Chronique de Marielle Dumortier, médecin du travail, auteure de Mon médecin du travail.
Dorsaf travaille comme caissière employée libre service dans un petit supermarché.
En décembre, Dorsaf s’est faite opérer d’un hallux valgus bilatéral (opération des pieds, de ce qu’on appelle communément « oignons »).
Quand je la vois en début du mois de mars en visite de reprise du travail, les cicatrices restent sensibles.

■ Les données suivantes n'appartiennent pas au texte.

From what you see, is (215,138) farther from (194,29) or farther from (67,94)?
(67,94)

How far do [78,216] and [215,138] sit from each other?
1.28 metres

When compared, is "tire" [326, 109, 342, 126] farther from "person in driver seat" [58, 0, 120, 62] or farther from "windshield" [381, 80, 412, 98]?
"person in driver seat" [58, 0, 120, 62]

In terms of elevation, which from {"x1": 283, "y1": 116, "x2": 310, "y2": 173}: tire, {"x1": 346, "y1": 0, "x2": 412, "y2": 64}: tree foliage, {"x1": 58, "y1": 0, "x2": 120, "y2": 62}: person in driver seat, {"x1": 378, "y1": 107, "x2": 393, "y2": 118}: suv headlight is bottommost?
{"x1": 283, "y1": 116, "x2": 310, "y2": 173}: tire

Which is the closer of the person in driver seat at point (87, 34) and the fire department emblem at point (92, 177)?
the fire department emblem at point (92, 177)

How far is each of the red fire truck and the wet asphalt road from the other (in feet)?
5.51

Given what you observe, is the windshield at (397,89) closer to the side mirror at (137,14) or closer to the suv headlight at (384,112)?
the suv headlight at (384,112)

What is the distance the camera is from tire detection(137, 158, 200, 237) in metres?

Elle veut reprendre le travail car elle a des soucis d’argent.
Je la laisse reprendre en demandant un aménagement de poste: je demande que Dorsaf reste uniquement à un poste de caissière pendant trois mois, sans aller travailler en rayon, car le porte de chaussures de sécurité y est obligatoire et la coquille de la chaussure irrite les cicatrices.
Je connais bien ce supermarché, je prends le soin de prévenir le responsable des restrictions d’aptitude, celui-ci me dit que, si c’est pour trois mois, il n’y aura pas de problèmes, il la laissera en caisse.
Une semaine plus tard, Dorsaf me téléphone en pleurs, elle a très mal aux pieds, les restrictions d’aptitude n’ont pas été respectées, elle me dit qu’elle a le sentiment d’être plus souvent en rayon qu’en caisse.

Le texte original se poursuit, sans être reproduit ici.